コロナ禍初期の倒産抑止に大きく貢献した「実質無利子・無担保融資(ゼロゼロ融資)」。ただ、経済活動の正常化につれてその効果は逆回転の兆しもみられる。ゼロゼロ融資等を受けたものの業況が改善せず倒産した「コロナ融資後倒産」は2022年に384件判明し、2021年(167件)の2.3倍に急増した。業績回復や「筋肉質」な収益体制への再編が遅れた中小企業で、緊急避難的な借入金が過剰債務となってのしかかり、事業継続をあきらめたケースが目立つ。  
通常の経済活動下では存続できない企業の延命をはじめとした「後遺症」の顕在化も見逃せない。稼いだ利益で借入金の利子を払えない「ゾンビ企業」は全企業の約1割を占める18.8万社(2022年3月期推定)に上り、前年同期の16.6万社から2.2万社増加した。ゾンビ企業の増加は、金融機関や政府による手厚い支援で「どれだけの企業が救われたか」を示すバロメーターになる一方で、健全な市場形成を阻害する「歪み」の蓄積にも直結する。
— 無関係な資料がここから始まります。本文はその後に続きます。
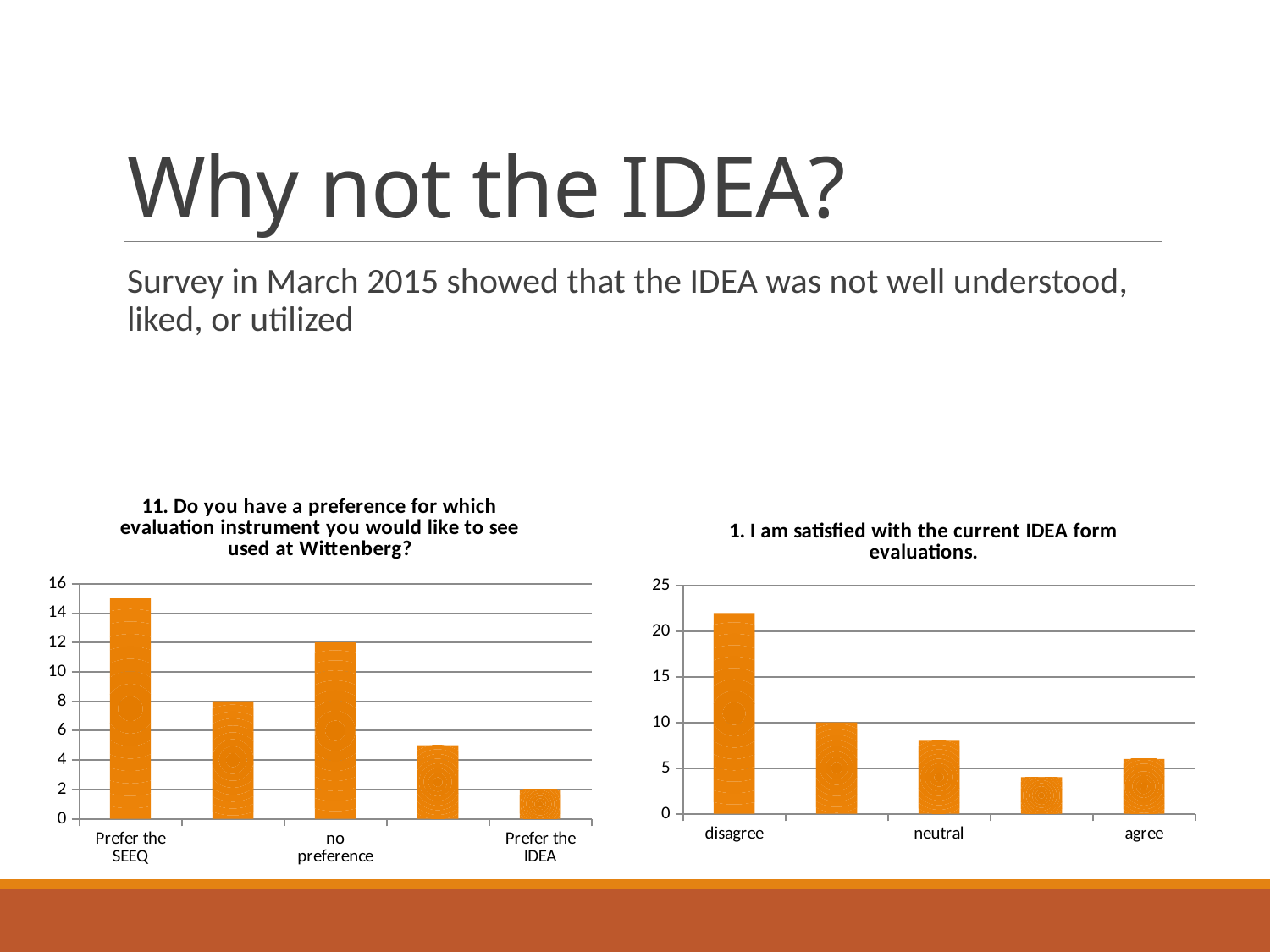
In the right chart ("1. I am satisfied with the current IDEA form evaluations."), is the value for "agree" greater or less than 10? less What kind of chart is the chart titled "1. I am satisfied with the current IDEA form evaluations."? bar chart In the right chart ("1. I am satisfied with the current IDEA form evaluations."), is the value for "disagree" greater or less than 20? greater In the left chart (question 11), which labelled category has the lowest value? Prefer the IDEA In the right chart ("1. I am satisfied with the current IDEA form evaluations."), which is larger, the value for "neutral" or the value for "agree"? neutral In the left chart (question 11), what is the difference between the values for "no preference" and "Prefer the IDEA"? 10 In the chart titled "11. Do you have a preference for which evaluation instrument you would like to see used at Wittenberg?", what is the value for "no preference"? 12 In the left chart (question 11), is the value for "Prefer the SEEQ" greater or less than 14? greater How many bars are plotted in the left chart (question 11)? 5 In the left chart (question 11), what is the value for "Prefer the IDEA"? 2 In the right chart ("1. I am satisfied with the current IDEA form evaluations."), which category has the highest value? disagree In the left chart (question 11), which category has the highest value? Prefer the SEEQ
足元ではゾンビ企業に淘汰の動きもみられ、2022年の企業倒産のうち少なくとも332件判明し、3年ぶりに前年を上回った。実質的に免除されてきた利払いのスタートに加え、低金利を支えてきた日本銀行の金融緩和も今後縮小に向かうことが見込まれ、金利上昇によって「債務ショック」も可能性として残る。企業支援の内容が本業支援や新事業への業態転換へ切り替わるなか、助成金やリスケなど金融支援に頼り切りで抜本的な再生が困難なこれらゾンビ企業では、周囲からよりシビアな判断を下される局面が今後増える可能性がある。

■2023年の企業倒産、緩やかな増加局面想定 キーワードは中小企業の「過剰債務」

今後は、人手不足が顕著なIT関連や対個人サービスを中心に、予想される賃上げの動きに取り残されかねない中小企業の動向に注視が必要だろう。また、経済活動正常化のなかで中小企業の「過剰債務問題」が従来以上に注目される1年となるとみられる。既に「借り換え保証制度」をはじめとする中小企業の返済負担軽減策に加え、「私的整理の多数決制導入」の議論も本格化するなど「出口」が整備されつつある点は、法的整理による企業倒産の発生を抑制できる可能性を持つ。ただ、万単位に上る根本的なリスクを抱えた企業数に対し、金融機関などで支援可能な企業数は限りがある。今後、事業再建に向けた経営計画を策定するなかで、実現可能性が低いと判断され支援を受けられなくなるケースの増加を織り込む必要があるだろう。  
こうした流れのなかで始まった2023年の企業倒産は、コロナ禍前の水準(年間 8000 件台)まで一気に増える事態は想定しづらいものの、緩やかな増加局面が当面続きそうだ。